Authorities say they’ve received multiple reports of minors being contacted by strangers through messaging services such as Facebook, Instagram, and Snapchat.
“Investigators believe online predators may often give the impression they are romantically interested in the minor being targeted, to gain their trust. As the chats progress, the suspect user will request sexually illicit photographs of the minor, and might even send photographs back to the minor in return,” according to police.
If a minor sends a sexually illicit photograph, the online predator proceeds to extort the victim. These suspects usually ask for money in the form of a gift card and prepaid credit card numbers.
“The suspect accounts advise that if money is not sent, the illicit photographs of the minor will be sent to family, friends, and posted online accompanied by distasteful comments about the minor,” police said.
Investigators found that in many instances the suspect accounts originate from foreign countries which “significantly limits” the ability to formally identify a suspect.
Police urge parents and guardians to educate their children on the following points:
- When contacted by an account you do not know, it is very possible the account does not belong to who they say they are;
- Although an account might seem harmless at first, the nature of a chat can quickly become threatening and intimidating;
- DO NOT click on unknown links / URLs sent by unknown accounts;
- DO NOT take illicit photographs of yourself;
- DO NOT send illicit photographs of yourself online;
- If you are contacted by an unknown account, it is best to ignore the message, report the account to the social media platform, and block the account from being able to view your profile.

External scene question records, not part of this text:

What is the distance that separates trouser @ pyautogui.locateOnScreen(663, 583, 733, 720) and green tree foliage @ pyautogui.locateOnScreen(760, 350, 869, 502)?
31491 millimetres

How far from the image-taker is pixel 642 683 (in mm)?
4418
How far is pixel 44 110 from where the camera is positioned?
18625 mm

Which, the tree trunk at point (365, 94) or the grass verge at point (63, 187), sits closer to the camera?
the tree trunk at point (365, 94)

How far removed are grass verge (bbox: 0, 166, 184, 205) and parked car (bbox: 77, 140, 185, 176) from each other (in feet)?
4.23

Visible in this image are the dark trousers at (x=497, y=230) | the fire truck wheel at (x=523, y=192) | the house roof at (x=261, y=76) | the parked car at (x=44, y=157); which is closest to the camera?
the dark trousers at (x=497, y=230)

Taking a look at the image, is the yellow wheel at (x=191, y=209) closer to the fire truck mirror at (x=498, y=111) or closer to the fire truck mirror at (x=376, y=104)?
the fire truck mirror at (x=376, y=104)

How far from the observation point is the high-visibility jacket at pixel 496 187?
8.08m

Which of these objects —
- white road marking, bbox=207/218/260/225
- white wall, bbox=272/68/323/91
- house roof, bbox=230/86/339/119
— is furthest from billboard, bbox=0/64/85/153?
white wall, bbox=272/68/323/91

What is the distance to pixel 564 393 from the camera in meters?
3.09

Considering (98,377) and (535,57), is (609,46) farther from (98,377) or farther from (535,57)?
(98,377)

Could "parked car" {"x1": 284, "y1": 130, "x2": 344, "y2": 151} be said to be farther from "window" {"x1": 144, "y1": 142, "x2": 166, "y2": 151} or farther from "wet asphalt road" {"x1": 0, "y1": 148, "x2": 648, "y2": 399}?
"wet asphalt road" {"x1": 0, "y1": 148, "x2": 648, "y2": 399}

Authorities also encourage parents to monitor their children’s online activity and implement the following safety tips:
- Place computers in a common area of the house and not bedrooms
- Educate yourself about digital devices and the Internet
- Make reasonable rules and set screen time limits
- Reinforce the guiding rule “Don’t talk to strangers”
- Put accounts in your name and know your child’s passwords
- Don’t let your children give out personal information online
- Be aware of other digital devices your child may be using
- Review the use histories or logs of your digital devices to see where your children have been online
Complaints involving child exploitation can be filed with the National Center for Missing and Exploited Children at www.missingkids.com or by calling 1-800-THE-LOST.